• To be done
Reproduce exactly the lines below, starting at the line that contains "Is the point at 305,215" and ending with the last line of the records, both included; leave out any pictures.
▶
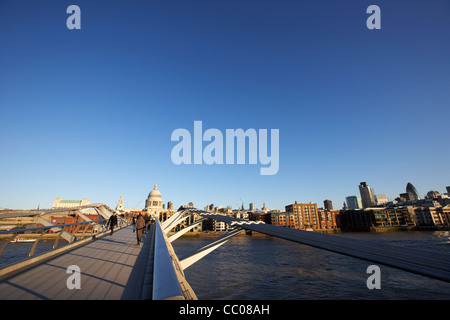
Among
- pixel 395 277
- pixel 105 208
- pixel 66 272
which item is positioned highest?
pixel 105 208

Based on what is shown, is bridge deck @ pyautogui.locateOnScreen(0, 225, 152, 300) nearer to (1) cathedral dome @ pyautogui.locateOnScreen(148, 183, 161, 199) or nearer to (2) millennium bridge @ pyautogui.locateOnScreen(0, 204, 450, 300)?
(2) millennium bridge @ pyautogui.locateOnScreen(0, 204, 450, 300)

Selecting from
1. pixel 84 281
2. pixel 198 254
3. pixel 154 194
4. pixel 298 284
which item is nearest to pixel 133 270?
pixel 84 281

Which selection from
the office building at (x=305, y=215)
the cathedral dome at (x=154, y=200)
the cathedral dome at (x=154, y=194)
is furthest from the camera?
the cathedral dome at (x=154, y=194)

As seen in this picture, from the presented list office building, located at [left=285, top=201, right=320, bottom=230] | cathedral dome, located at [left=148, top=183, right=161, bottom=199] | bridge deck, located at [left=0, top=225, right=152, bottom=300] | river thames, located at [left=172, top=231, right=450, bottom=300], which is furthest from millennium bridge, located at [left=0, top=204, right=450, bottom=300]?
cathedral dome, located at [left=148, top=183, right=161, bottom=199]

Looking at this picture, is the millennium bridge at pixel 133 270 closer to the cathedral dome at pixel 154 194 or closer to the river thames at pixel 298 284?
the river thames at pixel 298 284

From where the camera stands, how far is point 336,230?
346 feet

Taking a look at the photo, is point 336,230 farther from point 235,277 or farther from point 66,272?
point 66,272

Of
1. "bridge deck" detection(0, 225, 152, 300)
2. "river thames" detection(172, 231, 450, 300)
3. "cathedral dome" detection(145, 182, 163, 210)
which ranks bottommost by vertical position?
"river thames" detection(172, 231, 450, 300)

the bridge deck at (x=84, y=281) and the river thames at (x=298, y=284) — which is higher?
the bridge deck at (x=84, y=281)

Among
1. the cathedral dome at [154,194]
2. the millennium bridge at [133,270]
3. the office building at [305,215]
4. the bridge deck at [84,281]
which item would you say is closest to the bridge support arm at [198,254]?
the millennium bridge at [133,270]

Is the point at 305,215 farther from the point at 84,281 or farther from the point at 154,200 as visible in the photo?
the point at 84,281

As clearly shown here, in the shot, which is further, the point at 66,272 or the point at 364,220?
the point at 364,220
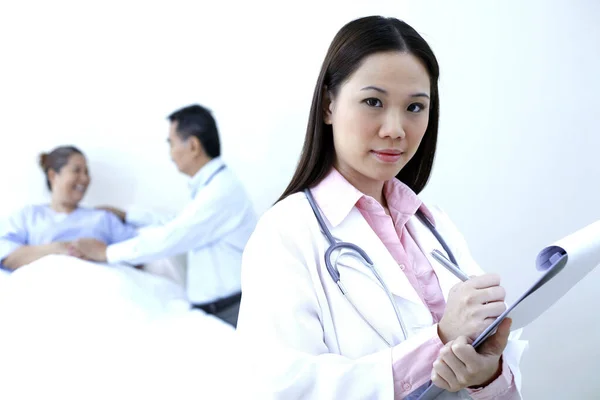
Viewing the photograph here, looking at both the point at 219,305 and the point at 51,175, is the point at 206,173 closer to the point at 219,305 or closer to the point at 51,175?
the point at 219,305

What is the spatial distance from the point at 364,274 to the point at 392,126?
0.24m

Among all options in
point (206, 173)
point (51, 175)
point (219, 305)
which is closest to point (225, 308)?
point (219, 305)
◀
• Answer to this task
Is the point at 305,215 farther from the point at 84,281 or farther from the point at 154,200 as visible in the photo?
the point at 84,281

As clearly shown here, in the shot, which is further, the point at 66,272 or the point at 364,220?
the point at 364,220
Viewing the photograph here, looking at both the point at 219,305 and the point at 51,175, is the point at 206,173 closer to the point at 219,305 or closer to the point at 51,175?
the point at 219,305

What is the spatial distance from the point at 364,274 to the point at 392,126?
0.24m

Among all options in
point (206, 173)
point (51, 175)
point (219, 305)
which is closest to point (225, 308)?
point (219, 305)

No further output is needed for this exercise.